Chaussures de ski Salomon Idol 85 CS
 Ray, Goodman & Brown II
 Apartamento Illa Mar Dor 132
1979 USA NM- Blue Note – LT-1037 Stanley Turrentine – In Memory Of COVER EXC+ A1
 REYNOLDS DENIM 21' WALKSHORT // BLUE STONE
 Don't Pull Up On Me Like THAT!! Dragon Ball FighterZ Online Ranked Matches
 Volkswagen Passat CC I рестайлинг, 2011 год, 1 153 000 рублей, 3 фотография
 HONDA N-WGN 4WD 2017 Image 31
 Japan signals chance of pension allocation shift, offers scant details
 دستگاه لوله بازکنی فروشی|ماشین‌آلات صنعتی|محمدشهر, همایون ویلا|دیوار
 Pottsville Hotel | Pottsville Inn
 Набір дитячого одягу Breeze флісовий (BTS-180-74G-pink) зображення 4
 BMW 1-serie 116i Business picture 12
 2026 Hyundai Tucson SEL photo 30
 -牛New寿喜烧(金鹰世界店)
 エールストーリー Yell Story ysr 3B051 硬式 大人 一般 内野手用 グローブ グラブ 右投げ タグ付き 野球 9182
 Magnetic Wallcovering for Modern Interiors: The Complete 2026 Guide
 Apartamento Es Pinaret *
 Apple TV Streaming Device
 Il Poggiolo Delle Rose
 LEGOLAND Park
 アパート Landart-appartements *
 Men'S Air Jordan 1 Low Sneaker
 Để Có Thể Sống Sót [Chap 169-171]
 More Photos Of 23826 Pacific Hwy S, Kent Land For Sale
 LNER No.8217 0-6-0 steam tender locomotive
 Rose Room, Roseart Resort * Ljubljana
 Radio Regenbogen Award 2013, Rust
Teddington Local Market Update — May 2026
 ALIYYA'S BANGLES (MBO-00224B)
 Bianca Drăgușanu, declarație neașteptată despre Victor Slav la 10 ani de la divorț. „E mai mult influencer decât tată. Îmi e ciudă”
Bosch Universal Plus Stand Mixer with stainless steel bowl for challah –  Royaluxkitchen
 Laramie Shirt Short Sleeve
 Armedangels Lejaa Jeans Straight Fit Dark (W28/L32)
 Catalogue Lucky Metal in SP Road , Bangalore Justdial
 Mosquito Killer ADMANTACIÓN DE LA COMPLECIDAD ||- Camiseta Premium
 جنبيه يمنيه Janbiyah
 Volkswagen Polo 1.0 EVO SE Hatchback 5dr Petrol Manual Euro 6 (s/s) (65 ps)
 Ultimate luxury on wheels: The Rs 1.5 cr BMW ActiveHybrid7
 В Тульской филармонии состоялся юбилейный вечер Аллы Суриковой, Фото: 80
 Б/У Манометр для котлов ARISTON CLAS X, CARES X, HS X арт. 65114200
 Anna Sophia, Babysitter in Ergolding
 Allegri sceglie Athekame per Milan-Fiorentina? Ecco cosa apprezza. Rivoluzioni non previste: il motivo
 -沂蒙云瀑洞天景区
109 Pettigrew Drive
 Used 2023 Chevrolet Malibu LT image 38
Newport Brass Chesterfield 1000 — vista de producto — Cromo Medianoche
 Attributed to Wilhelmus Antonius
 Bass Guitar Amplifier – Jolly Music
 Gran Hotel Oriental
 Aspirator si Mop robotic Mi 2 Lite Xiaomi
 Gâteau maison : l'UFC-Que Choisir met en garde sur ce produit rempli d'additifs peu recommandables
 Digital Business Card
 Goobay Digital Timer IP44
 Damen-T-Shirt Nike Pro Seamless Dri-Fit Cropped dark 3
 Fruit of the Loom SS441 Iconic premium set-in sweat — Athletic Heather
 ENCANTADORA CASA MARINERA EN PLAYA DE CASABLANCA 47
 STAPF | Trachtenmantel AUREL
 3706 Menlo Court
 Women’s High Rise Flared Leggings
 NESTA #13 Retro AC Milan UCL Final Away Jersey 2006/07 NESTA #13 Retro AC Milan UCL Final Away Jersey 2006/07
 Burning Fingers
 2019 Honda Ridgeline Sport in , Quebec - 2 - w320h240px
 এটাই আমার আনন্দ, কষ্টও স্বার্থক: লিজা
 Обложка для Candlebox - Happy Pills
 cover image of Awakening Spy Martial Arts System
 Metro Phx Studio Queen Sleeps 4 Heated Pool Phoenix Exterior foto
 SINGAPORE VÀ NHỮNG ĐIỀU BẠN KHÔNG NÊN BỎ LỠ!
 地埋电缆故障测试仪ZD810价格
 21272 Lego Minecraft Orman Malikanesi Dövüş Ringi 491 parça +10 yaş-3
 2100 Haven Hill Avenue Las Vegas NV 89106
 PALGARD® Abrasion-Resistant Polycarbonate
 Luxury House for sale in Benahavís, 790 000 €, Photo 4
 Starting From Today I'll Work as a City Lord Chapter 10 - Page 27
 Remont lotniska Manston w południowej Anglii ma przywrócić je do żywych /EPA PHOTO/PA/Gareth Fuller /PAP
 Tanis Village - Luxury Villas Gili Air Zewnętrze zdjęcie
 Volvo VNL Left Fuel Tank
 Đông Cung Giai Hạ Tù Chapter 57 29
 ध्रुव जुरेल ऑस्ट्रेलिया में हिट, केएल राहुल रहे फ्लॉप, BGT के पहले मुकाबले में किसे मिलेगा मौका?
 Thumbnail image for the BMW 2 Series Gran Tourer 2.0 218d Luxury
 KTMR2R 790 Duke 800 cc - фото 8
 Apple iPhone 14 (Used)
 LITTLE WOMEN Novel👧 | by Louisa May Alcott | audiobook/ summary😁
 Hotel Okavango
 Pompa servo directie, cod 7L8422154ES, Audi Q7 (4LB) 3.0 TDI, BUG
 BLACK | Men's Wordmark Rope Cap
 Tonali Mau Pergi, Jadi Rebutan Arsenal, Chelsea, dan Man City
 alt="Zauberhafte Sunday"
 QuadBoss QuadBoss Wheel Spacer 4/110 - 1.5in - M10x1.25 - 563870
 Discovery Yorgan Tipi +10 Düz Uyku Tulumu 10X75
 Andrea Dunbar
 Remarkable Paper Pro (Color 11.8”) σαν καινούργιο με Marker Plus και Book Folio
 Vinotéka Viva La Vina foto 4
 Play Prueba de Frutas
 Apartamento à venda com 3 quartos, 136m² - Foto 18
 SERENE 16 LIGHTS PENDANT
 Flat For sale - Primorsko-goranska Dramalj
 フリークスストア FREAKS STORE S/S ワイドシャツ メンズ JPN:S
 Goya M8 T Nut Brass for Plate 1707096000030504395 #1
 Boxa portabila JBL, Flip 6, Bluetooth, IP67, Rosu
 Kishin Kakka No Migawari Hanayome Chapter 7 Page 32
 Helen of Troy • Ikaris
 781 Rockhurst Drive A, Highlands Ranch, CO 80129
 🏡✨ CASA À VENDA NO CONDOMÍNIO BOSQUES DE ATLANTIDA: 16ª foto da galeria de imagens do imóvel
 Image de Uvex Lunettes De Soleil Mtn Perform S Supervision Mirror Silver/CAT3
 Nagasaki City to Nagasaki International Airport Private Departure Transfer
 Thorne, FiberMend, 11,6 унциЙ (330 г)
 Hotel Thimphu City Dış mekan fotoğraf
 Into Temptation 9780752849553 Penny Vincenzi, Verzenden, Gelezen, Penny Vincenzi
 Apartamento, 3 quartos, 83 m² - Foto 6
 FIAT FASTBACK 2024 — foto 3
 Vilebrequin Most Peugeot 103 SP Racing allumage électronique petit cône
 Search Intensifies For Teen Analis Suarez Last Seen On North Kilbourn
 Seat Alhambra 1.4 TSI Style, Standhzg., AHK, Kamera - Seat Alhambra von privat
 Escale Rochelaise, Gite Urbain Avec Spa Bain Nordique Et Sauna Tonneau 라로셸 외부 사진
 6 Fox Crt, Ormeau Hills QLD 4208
+-------+
For this exercise, give the entries above again with no difference at all.

Solution to the exercise:
Chaussures de ski Salomon Idol 85 CS
 Ray, Goodman & Brown II
 Apartamento Illa Mar Dor 132
1979 USA NM- Blue Note – LT-1037 Stanley Turrentine – In Memory Of COVER EXC+ A1
 REYNOLDS DENIM 21' WALKSHORT // BLUE STONE
 Don't Pull Up On Me Like THAT!! Dragon Ball FighterZ Online Ranked Matches
 Volkswagen Passat CC I рестайлинг, 2011 год, 1 153 000 рублей, 3 фотография
 HONDA N-WGN 4WD 2017 Image 31
 Japan signals chance of pension allocation shift, offers scant details
 دستگاه لوله بازکنی فروشی|ماشین‌آلات صنعتی|محمدشهر, همایون ویلا|دیوار
 Pottsville Hotel | Pottsville Inn
 Набір дитячого одягу Breeze флісовий (BTS-180-74G-pink) зображення 4
 BMW 1-serie 116i Business picture 12
 2026 Hyundai Tucson SEL photo 30
 -牛New寿喜烧(金鹰世界店)
 エールストーリー Yell Story ysr 3B051 硬式 大人 一般 内野手用 グローブ グラブ 右投げ タグ付き 野球 9182
 Magnetic Wallcovering for Modern Interiors: The Complete 2026 Guide
 Apartamento Es Pinaret *
 Apple TV Streaming Device
 Il Poggiolo Delle Rose
 LEGOLAND Park
 アパート Landart-appartements *
 Men'S Air Jordan 1 Low Sneaker
 Để Có Thể Sống Sót [Chap 169-171]
 More Photos Of 23826 Pacific Hwy S, Kent Land For Sale
 LNER No.8217 0-6-0 steam tender locomotive
 Rose Room, Roseart Resort * Ljubljana
 Radio Regenbogen Award 2013, Rust
Teddington Local Market Update — May 2026
 ALIYYA'S BANGLES (MBO-00224B)
 Bianca Drăgușanu, declarație neașteptată despre Victor Slav la 10 ani de la divorț. „E mai mult influencer decât tată. Îmi e ciudă”
Bosch Universal Plus Stand Mixer with stainless steel bowl for challah –  Royaluxkitchen
 Laramie Shirt Short Sleeve
 Armedangels Lejaa Jeans Straight Fit Dark (W28/L32)
 Catalogue Lucky Metal in SP Road , Bangalore Justdial
 Mosquito Killer ADMANTACIÓN DE LA COMPLECIDAD ||- Camiseta Premium
 جنبيه يمنيه Janbiyah
 Volkswagen Polo 1.0 EVO SE Hatchback 5dr Petrol Manual Euro 6 (s/s) (65 ps)
 Ultimate luxury on wheels: The Rs 1.5 cr BMW ActiveHybrid7
 В Тульской филармонии состоялся юбилейный вечер Аллы Суриковой, Фото: 80
 Б/У Манометр для котлов ARISTON CLAS X, CARES X, HS X арт. 65114200
 Anna Sophia, Babysitter in Ergolding
 Allegri sceglie Athekame per Milan-Fiorentina? Ecco cosa apprezza. Rivoluzioni non previste: il motivo
 -沂蒙云瀑洞天景区
109 Pettigrew Drive
 Used 2023 Chevrolet Malibu LT image 38
Newport Brass Chesterfield 1000 — vista de producto — Cromo Medianoche
 Attributed to Wilhelmus Antonius
 Bass Guitar Amplifier – Jolly Music
 Gran Hotel Oriental
 Aspirator si Mop robotic Mi 2 Lite Xiaomi
 Gâteau maison : l'UFC-Que Choisir met en garde sur ce produit rempli d'additifs peu recommandables
 Digital Business Card
 Goobay Digital Timer IP44
 Damen-T-Shirt Nike Pro Seamless Dri-Fit Cropped dark 3
 Fruit of the Loom SS441 Iconic premium set-in sweat — Athletic Heather
 ENCANTADORA CASA MARINERA EN PLAYA DE CASABLANCA 47
 STAPF | Trachtenmantel AUREL
 3706 Menlo Court
 Women’s High Rise Flared Leggings
 NESTA #13 Retro AC Milan UCL Final Away Jersey 2006/07 NESTA #13 Retro AC Milan UCL Final Away Jersey 2006/07
 Burning Fingers
 2019 Honda Ridgeline Sport in , Quebec - 2 - w320h240px
 এটাই আমার আনন্দ, কষ্টও স্বার্থক: লিজা
 Обложка для Candlebox - Happy Pills
 cover image of Awakening Spy Martial Arts System
 Metro Phx Studio Queen Sleeps 4 Heated Pool Phoenix Exterior foto
 SINGAPORE VÀ NHỮNG ĐIỀU BẠN KHÔNG NÊN BỎ LỠ!
 地埋电缆故障测试仪ZD810价格
 21272 Lego Minecraft Orman Malikanesi Dövüş Ringi 491 parça +10 yaş-3
 2100 Haven Hill Avenue Las Vegas NV 89106
 PALGARD® Abrasion-Resistant Polycarbonate
 Luxury House for sale in Benahavís, 790 000 €, Photo 4
 Starting From Today I'll Work as a City Lord Chapter 10 - Page 27
 Remont lotniska Manston w południowej Anglii ma przywrócić je do żywych /EPA PHOTO/PA/Gareth Fuller /PAP
 Tanis Village - Luxury Villas Gili Air Zewnętrze zdjęcie
 Volvo VNL Left Fuel Tank
 Đông Cung Giai Hạ Tù Chapter 57 29
 ध्रुव जुरेल ऑस्ट्रेलिया में हिट, केएल राहुल रहे फ्लॉप, BGT के पहले मुकाबले में किसे मिलेगा मौका?
 Thumbnail image for the BMW 2 Series Gran Tourer 2.0 218d Luxury
 KTMR2R 790 Duke 800 cc - фото 8
 Apple iPhone 14 (Used)
 LITTLE WOMEN Novel👧 | by Louisa May Alcott | audiobook/ summary😁
 Hotel Okavango
 Pompa servo directie, cod 7L8422154ES, Audi Q7 (4LB) 3.0 TDI, BUG
 BLACK | Men's Wordmark Rope Cap
 Tonali Mau Pergi, Jadi Rebutan Arsenal, Chelsea, dan Man City
 alt="Zauberhafte Sunday"
 QuadBoss QuadBoss Wheel Spacer 4/110 - 1.5in - M10x1.25 - 563870
 Discovery Yorgan Tipi +10 Düz Uyku Tulumu 10X75
 Andrea Dunbar
 Remarkable Paper Pro (Color 11.8”) σαν καινούργιο με Marker Plus και Book Folio
 Vinotéka Viva La Vina foto 4
 Play Prueba de Frutas
 Apartamento à venda com 3 quartos, 136m² - Foto 18
 SERENE 16 LIGHTS PENDANT
 Flat For sale - Primorsko-goranska Dramalj
 フリークスストア FREAKS STORE S/S ワイドシャツ メンズ JPN:S
 Goya M8 T Nut Brass for Plate 1707096000030504395 #1
 Boxa portabila JBL, Flip 6, Bluetooth, IP67, Rosu
 Kishin Kakka No Migawari Hanayome Chapter 7 Page 32
 Helen of Troy • Ikaris
 781 Rockhurst Drive A, Highlands Ranch, CO 80129
 🏡✨ CASA À VENDA NO CONDOMÍNIO BOSQUES DE ATLANTIDA: 16ª foto da galeria de imagens do imóvel
 Image de Uvex Lunettes De Soleil Mtn Perform S Supervision Mirror Silver/CAT3
 Nagasaki City to Nagasaki International Airport Private Departure Transfer
 Thorne, FiberMend, 11,6 унциЙ (330 г)
 Hotel Thimphu City Dış mekan fotoğraf
 Into Temptation 9780752849553 Penny Vincenzi, Verzenden, Gelezen, Penny Vincenzi
 Apartamento, 3 quartos, 83 m² - Foto 6
 FIAT FASTBACK 2024 — foto 3
 Vilebrequin Most Peugeot 103 SP Racing allumage électronique petit cône
 Search Intensifies For Teen Analis Suarez Last Seen On North Kilbourn
 Seat Alhambra 1.4 TSI Style, Standhzg., AHK, Kamera - Seat Alhambra von privat
 Escale Rochelaise, Gite Urbain Avec Spa Bain Nordique Et Sauna Tonneau 라로셸 외부 사진
 6 Fox Crt, Ormeau Hills QLD 4208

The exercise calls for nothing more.